2. Mechanical Phlebitis (Plebitis Mekanik)
Plebitis mekanikal sering dihubungkan dengan pemasangan atau penempatan
katheter intravena. Penempatan katheter pada area fleksi lebih sering
menimbulkan kejadian plebitis oleh karena pada saat ekstremitas digerakkan
katheter yang terpasang ikut bergerak dan menyebabkan trauma pada dinding
vena. Penggunaan ukuran katheter yang besar pada vena yang kecil juga dapat
mengiritasi dinding vena.sehingga mudah terjadi plebitis (Darmawan,2008).
3. Backterial Phlebitis(Plebitis Bakteri)

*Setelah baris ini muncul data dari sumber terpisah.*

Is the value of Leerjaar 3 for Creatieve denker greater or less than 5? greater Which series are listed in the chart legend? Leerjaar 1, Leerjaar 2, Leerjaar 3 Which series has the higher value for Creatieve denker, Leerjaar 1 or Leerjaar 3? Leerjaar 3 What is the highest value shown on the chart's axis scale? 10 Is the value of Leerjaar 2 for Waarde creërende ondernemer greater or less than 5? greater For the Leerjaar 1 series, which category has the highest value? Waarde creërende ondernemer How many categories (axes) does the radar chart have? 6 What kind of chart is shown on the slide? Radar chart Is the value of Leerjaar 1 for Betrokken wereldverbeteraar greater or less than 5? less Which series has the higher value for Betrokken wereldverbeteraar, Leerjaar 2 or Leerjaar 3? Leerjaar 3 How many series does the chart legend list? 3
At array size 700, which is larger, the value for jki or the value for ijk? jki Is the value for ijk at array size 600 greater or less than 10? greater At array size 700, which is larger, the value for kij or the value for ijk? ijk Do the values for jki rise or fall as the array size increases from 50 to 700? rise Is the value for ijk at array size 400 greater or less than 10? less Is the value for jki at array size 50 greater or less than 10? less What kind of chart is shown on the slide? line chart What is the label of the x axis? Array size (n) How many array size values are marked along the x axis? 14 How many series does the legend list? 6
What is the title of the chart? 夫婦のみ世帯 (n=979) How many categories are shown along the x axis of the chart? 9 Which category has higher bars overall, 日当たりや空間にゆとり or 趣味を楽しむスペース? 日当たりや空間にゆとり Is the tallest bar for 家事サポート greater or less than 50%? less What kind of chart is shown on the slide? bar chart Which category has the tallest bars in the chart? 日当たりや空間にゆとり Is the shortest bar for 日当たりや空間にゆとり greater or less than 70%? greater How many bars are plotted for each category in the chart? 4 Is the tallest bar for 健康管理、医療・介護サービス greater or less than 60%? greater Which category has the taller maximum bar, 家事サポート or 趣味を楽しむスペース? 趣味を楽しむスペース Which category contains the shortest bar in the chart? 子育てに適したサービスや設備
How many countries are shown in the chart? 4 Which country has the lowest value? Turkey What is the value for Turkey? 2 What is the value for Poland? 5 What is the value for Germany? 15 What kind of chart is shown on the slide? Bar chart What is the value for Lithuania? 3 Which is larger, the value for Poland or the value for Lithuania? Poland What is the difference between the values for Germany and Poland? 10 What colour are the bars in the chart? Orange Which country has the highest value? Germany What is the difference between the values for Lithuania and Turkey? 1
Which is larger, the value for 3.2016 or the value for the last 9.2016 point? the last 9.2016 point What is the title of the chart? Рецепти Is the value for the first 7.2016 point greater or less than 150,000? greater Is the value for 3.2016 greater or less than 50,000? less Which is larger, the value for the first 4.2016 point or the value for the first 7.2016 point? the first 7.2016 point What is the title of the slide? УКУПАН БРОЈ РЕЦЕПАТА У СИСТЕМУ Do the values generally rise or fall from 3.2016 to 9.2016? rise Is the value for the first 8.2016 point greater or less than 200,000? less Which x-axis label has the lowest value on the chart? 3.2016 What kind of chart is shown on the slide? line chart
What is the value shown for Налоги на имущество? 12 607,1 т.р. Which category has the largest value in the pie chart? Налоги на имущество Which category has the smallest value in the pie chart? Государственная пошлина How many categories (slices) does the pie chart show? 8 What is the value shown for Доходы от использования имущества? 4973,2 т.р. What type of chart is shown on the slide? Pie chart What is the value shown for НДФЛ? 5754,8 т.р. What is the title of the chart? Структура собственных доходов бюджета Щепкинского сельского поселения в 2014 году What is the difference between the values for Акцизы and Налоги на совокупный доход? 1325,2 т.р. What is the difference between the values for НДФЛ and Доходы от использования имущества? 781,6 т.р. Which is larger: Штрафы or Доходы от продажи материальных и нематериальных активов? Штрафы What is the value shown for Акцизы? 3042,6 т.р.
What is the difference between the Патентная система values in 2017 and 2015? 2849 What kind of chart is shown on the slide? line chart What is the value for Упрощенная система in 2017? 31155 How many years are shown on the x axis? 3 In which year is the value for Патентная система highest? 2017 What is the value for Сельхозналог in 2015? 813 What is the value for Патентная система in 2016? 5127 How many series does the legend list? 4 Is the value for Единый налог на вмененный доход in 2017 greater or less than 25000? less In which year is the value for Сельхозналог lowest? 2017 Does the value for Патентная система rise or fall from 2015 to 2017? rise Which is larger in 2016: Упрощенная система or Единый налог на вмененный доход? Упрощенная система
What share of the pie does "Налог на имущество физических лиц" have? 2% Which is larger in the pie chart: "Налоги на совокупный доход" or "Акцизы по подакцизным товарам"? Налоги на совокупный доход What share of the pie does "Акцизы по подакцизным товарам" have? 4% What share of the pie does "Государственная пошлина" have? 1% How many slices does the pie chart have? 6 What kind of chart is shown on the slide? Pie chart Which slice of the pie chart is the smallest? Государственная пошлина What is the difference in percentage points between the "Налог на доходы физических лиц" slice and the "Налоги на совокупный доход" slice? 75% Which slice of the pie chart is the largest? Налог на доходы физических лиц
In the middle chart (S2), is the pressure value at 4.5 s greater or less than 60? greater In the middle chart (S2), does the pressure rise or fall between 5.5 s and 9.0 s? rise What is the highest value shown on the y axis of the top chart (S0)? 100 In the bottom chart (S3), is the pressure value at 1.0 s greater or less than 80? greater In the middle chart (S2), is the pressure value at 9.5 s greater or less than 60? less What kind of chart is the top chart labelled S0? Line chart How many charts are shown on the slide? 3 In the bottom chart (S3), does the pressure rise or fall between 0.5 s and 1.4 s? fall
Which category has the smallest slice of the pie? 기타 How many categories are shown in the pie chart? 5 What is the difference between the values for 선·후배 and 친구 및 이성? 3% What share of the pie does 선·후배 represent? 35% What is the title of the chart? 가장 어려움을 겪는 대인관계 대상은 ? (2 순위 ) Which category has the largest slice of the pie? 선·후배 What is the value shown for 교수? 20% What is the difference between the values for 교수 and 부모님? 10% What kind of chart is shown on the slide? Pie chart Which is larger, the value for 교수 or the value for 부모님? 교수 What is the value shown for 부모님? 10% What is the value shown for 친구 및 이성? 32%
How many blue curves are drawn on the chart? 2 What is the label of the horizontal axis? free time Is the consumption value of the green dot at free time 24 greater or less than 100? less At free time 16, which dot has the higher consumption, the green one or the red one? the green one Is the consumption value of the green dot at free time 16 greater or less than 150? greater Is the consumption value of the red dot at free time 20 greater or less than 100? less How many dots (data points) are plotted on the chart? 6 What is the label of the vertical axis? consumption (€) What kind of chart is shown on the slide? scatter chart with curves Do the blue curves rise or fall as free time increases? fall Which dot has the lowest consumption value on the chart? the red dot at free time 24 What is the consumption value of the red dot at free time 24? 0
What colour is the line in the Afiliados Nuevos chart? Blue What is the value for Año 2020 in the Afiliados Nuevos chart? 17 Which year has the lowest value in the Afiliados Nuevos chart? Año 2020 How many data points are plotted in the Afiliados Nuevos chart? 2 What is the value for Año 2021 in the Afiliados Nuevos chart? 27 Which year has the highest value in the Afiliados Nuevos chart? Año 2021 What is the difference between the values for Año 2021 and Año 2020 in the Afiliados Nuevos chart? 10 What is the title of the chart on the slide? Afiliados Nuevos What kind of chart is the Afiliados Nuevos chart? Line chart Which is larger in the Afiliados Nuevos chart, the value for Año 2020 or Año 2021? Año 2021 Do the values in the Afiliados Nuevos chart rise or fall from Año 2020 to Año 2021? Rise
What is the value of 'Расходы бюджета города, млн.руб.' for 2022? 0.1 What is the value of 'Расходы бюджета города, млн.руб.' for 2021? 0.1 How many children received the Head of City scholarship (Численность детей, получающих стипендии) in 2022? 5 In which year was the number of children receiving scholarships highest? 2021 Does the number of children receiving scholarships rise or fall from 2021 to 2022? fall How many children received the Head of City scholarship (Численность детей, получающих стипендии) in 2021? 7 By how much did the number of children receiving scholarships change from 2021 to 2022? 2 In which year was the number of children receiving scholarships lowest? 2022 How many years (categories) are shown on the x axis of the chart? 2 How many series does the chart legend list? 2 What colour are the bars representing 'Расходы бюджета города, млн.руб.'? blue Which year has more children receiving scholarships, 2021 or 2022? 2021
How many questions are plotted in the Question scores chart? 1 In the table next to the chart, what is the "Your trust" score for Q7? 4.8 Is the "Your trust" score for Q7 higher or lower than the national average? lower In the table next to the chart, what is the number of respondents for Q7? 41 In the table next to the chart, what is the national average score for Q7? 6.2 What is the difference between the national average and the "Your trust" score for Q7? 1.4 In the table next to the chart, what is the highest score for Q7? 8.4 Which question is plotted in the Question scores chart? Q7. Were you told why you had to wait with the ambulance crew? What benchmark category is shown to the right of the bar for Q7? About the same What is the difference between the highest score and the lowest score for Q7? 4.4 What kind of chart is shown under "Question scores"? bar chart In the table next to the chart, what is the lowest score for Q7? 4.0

Plebitis bakterial adalah peradangan vena yang berhubungan dengan adanya
kolonisasi bakteri yang disebabkan karena tehnik aseptik/perawatan infus yang
tidak baik.Aseptik dressing/perawatan infus adalah perawatan pada tempat
pemasangan infus terhadap pasien yang terpasang infus untuk mencegah
terjadinya infeksi (Darmawan,2008). Aseptik dressing yang pernah dilakukan
berdasarkan laporan dari The Centers for Disease Control and Prevention (CDC)
tahun 2002 dalam artikel intravaskuler catheter-related infection in adult and
pediatric kuman yang sering dijumpai pada pemasangan katheter infus adalah
stapylococus dan bakteri gram negative, tetapi denganepidemic HIV / AIDS
infeksi oleh karena jamur dilaporkan meningkat. Vena katheter pada area fleksi
lebih sering menimbulkan kejadian plebitis.